Machine Unlearning
November 5, 2024 • Anudeep Ragata, Jiachen Zhao
Introduction
As models today become larger, people are increasingly interested in the concept of machine unlearning to remove sensitive information without having to retrain these models from scratch. This information is stored in these models' parameters.
The papers in this section explore how to "unlearn" undesirable information. The first paper LEACE: Perfect linear concept erasure in closed form introduces Least-squares Concept Erasure to remove a target concept's information from the network. The authots are from EleutherAI and Bar Ilan Universiry.
The second paper Who's Harry Potter? Approximate Unlearning in LLMs introduces a method to erase a domain of knowledge from the large language model by learning alternative self-generated labels. The authors are researchers from Microsoft.
The third paper Erasing concepts from Diffusion Models introduces a method to erase concepts from text to image diffusion models using its own information without using additional data.
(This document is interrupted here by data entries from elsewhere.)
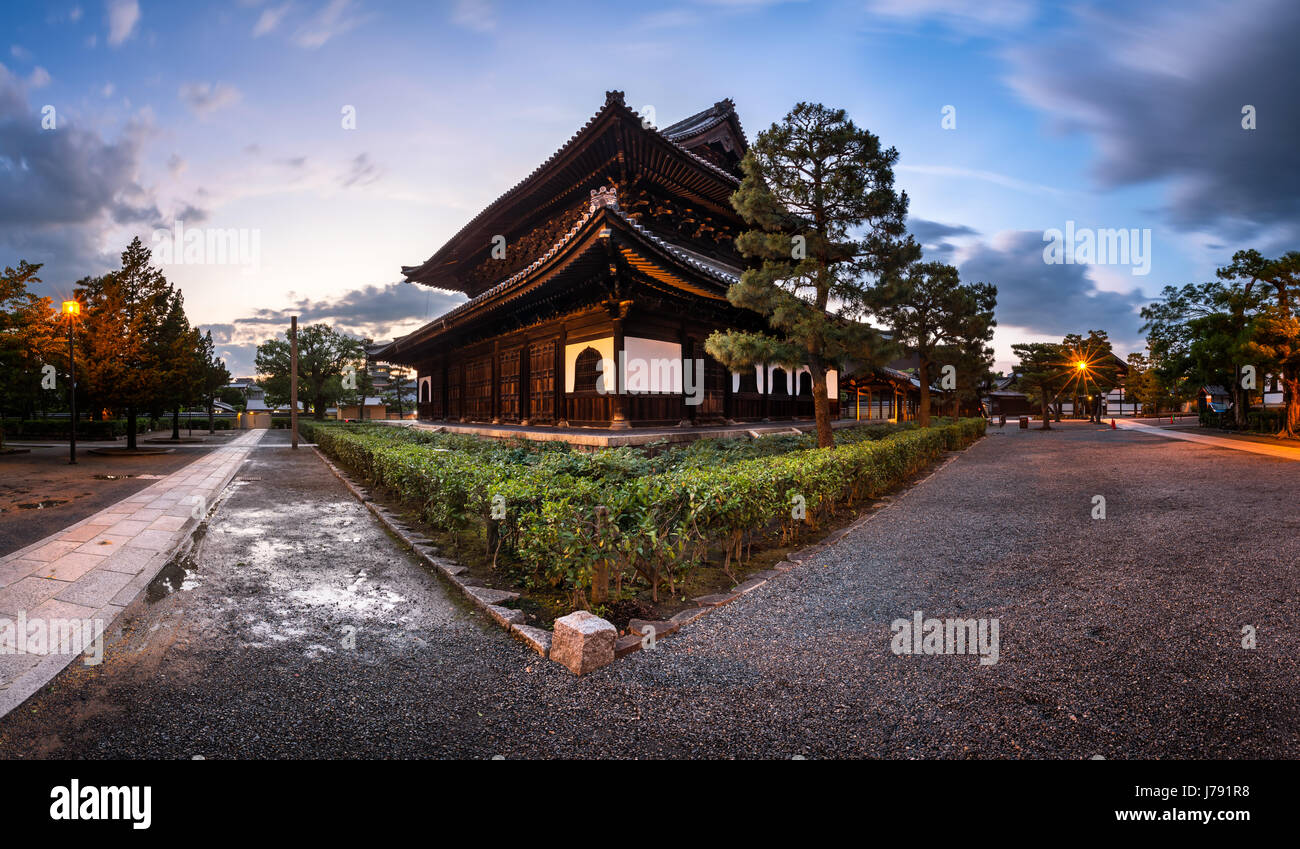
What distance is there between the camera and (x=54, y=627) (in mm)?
4242

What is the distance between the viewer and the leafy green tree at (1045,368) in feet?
120

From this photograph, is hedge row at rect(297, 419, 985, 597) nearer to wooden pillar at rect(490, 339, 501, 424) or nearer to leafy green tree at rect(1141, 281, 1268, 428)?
wooden pillar at rect(490, 339, 501, 424)

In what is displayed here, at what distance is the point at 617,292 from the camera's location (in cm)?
1095

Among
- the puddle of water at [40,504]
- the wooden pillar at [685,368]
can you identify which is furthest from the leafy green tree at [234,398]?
the wooden pillar at [685,368]

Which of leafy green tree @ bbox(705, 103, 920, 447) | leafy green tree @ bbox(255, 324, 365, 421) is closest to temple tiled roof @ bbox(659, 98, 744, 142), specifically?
leafy green tree @ bbox(705, 103, 920, 447)

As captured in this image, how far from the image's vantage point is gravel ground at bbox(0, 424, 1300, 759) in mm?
2707

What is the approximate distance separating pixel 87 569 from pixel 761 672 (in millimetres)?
7397

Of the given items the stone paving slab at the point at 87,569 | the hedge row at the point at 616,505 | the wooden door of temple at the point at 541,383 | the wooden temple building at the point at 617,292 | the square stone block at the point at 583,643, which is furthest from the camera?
the wooden door of temple at the point at 541,383

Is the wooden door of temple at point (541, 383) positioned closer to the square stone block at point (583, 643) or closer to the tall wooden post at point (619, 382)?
the tall wooden post at point (619, 382)

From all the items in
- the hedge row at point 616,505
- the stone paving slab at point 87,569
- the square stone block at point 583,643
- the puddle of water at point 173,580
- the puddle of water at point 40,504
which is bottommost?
the puddle of water at point 173,580

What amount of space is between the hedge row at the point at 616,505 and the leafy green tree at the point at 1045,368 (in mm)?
36207

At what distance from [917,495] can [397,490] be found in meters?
9.89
The authors are PhDs from Northeastern University and MIT.
Concept Erasure
Preliminaries
Guardedness This is a concept the authors have adopted from Ravfogel et al. which returns the parameters X that return the greatest lower bound of expected loss.
In other words,
\[ X \in \operatorname*{argmax}_{X' \in \chi} \operatorname*{inf}_{\theta \in \Theta} \mathbb{E} [\mathcal{L}(\eta(X';\Theta), Z)] \]
The authors define another term called Trivially attainable loss which is the lowest possible expected loss when using a constant predictor \( \eta(x) = \mathbf{b} \). This loss is denoted as follows: \[L_{\tau} = \operatorname*{inf}_{\mathbb{b} \in \mathbb{R}^{\mathbb{k}}} \mathbb{E} [\mathcal{L}(\mathbf{b}, Z)]\] The constant predictor that returns this trivially attainable loss is denoted as \( \eta_{\tau} = \eta_{\tau}^{(Z, \mathcal{})} \) labelled trivial predictor.
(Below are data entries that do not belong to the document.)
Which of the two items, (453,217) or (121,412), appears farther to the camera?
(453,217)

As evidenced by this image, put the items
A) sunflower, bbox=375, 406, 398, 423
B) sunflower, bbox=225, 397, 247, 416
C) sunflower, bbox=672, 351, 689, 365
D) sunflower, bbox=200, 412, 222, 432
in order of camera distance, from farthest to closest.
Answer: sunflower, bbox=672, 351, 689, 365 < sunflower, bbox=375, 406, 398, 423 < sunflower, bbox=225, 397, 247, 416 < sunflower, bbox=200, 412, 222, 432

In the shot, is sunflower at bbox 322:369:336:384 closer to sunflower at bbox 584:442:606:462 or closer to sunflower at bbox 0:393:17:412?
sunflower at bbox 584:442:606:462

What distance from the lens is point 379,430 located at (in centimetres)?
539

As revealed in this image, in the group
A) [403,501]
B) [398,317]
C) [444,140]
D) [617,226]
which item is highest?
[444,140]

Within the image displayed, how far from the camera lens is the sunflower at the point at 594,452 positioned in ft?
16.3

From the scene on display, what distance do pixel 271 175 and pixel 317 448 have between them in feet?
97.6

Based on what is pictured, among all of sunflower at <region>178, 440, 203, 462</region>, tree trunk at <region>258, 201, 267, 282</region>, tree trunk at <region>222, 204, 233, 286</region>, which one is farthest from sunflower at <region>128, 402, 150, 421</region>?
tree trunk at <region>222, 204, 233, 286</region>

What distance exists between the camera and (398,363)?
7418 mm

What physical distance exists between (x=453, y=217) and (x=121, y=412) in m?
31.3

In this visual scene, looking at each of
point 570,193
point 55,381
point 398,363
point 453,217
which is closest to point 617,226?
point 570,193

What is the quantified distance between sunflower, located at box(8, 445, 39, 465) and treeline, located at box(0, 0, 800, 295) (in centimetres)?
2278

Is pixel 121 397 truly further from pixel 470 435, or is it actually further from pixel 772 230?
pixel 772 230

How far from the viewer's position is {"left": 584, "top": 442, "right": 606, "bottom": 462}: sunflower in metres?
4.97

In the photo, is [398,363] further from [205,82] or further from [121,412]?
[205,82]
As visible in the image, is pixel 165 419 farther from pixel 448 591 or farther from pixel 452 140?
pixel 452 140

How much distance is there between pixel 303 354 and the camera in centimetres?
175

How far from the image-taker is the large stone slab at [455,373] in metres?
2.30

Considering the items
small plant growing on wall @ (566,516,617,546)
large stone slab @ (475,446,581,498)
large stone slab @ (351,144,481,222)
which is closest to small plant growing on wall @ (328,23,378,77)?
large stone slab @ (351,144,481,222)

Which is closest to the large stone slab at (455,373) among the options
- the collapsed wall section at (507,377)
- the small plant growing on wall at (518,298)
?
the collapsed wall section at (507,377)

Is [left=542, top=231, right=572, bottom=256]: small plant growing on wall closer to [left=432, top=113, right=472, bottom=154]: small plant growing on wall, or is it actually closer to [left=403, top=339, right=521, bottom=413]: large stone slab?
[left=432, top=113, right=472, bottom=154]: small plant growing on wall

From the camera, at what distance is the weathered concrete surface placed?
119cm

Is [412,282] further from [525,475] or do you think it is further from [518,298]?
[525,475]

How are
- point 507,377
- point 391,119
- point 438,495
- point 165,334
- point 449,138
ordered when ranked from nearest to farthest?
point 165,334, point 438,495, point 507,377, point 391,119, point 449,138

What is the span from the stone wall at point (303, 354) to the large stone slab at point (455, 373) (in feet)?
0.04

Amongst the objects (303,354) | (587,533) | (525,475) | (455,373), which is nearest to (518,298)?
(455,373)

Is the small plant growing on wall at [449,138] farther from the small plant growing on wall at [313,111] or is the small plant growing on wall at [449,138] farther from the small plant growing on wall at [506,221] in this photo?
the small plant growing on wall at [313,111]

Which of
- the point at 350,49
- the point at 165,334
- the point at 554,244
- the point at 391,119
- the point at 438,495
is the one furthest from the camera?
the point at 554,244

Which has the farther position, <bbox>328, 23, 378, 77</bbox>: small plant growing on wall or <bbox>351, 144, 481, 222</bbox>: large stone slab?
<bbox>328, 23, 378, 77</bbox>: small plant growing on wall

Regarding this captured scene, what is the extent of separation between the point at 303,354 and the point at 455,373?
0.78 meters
Linear Guardedness: This is similar to guardedness but all the predictors in the class of classifiers are linear. \( \mathcal{V} = \eta(\mathbf{x}) = \mathbf{b + Wx}\)
The authors show that the following conditions are equivalent and [1][3][4] are essential in the methodology.
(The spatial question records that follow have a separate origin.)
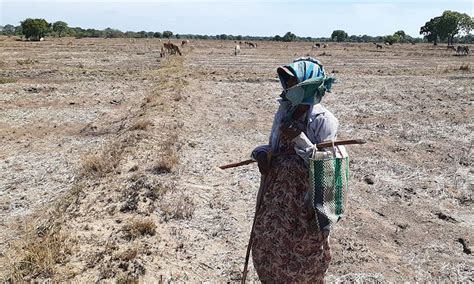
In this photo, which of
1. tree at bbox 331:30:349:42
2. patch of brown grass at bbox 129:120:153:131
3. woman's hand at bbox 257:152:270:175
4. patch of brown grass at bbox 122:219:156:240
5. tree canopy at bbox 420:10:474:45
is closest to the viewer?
woman's hand at bbox 257:152:270:175

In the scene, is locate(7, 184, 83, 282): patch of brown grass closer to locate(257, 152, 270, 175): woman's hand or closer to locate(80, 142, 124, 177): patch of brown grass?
locate(80, 142, 124, 177): patch of brown grass

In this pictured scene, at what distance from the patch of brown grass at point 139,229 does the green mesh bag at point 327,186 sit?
2.54m

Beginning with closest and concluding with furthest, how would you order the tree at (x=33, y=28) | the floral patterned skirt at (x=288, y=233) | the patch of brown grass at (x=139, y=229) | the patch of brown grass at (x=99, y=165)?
1. the floral patterned skirt at (x=288, y=233)
2. the patch of brown grass at (x=139, y=229)
3. the patch of brown grass at (x=99, y=165)
4. the tree at (x=33, y=28)

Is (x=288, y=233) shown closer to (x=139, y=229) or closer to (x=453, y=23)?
(x=139, y=229)

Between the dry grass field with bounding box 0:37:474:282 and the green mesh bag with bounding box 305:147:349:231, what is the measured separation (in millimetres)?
1788

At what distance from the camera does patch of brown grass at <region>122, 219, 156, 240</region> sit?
462cm

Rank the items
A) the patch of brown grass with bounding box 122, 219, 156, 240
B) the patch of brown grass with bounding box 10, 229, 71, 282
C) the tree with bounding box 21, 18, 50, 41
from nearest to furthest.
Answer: the patch of brown grass with bounding box 10, 229, 71, 282 < the patch of brown grass with bounding box 122, 219, 156, 240 < the tree with bounding box 21, 18, 50, 41

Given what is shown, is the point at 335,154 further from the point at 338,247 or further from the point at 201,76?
the point at 201,76

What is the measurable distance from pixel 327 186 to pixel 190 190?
12.3ft

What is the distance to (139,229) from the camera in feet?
15.4

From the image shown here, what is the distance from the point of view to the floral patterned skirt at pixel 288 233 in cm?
270

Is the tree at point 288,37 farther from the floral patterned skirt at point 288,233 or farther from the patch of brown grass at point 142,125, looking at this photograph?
the floral patterned skirt at point 288,233

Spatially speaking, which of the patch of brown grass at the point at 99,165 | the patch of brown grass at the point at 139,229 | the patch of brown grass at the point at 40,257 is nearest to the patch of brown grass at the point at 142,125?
the patch of brown grass at the point at 99,165

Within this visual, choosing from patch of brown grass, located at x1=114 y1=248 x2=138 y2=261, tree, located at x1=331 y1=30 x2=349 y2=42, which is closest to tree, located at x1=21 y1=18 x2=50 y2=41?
patch of brown grass, located at x1=114 y1=248 x2=138 y2=261
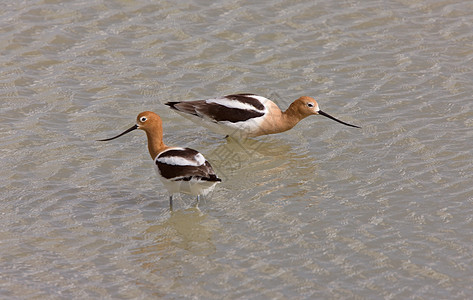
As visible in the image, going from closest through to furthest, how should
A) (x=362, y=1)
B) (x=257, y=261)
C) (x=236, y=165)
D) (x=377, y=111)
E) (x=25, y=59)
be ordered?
1. (x=257, y=261)
2. (x=236, y=165)
3. (x=377, y=111)
4. (x=25, y=59)
5. (x=362, y=1)

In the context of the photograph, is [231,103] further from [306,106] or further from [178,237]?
[178,237]

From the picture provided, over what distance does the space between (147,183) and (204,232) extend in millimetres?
1434

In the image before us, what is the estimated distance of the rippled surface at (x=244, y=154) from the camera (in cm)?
841

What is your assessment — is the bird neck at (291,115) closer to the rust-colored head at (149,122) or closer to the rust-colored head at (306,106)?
the rust-colored head at (306,106)

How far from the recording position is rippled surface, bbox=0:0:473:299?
8.41 m

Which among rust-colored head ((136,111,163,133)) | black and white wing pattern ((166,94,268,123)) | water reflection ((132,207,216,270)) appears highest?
rust-colored head ((136,111,163,133))

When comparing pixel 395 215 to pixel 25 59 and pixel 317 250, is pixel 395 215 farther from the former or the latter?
pixel 25 59

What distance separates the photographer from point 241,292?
805 cm

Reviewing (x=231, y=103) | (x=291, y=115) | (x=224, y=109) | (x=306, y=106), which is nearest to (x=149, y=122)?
(x=224, y=109)

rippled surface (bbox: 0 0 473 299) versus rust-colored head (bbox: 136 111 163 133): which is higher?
rust-colored head (bbox: 136 111 163 133)

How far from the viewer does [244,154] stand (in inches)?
461

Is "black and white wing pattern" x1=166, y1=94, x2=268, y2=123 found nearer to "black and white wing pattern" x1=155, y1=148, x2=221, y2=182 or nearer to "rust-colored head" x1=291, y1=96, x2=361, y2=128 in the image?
"rust-colored head" x1=291, y1=96, x2=361, y2=128

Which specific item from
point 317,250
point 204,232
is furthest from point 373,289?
point 204,232

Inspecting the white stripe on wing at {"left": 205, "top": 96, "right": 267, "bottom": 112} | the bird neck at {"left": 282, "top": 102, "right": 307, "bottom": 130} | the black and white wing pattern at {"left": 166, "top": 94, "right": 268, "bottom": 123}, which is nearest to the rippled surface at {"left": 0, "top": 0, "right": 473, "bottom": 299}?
the bird neck at {"left": 282, "top": 102, "right": 307, "bottom": 130}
- The data \(X\) linearly guards \(Z\).
- For all convex losses \(\mathcal{L}\), the trivially attainable loss in optimial on \((X, Z)\).
- The class-conditional mean vectors \(\mathbb{E}[X | Z = i]\) are equal to the unconditional mean \(\mathbb{E}[X]\).
- Every component \(X\) has zero convariance with every component Z.
- Every linear classifier evaluated on \(X\) exhibits statistical parity w.r.t Z.
Least-Squares Concept Erasure
Now why would we need these conditions for concept erasure? The authors use \(X\) guarding \(Z\) and the zero convariance equivalence to characterize a set of affine transformations \( r(\mathbf{x}) = \mathbf{Px} + \mathbf{b} \) such that \(r(X)\) linearly guards Z. Using the condition [3] from above, the authors show that for \(r(X)\) linear guards Z, the following has to be the case: \[Cov (r(X), Z) = Cov(\mathbf{P}X + \mathbf{b}, Z) = \mathbf{P}Cov(X, Z) = \mathbf{P\Sigma}_{XZ}\]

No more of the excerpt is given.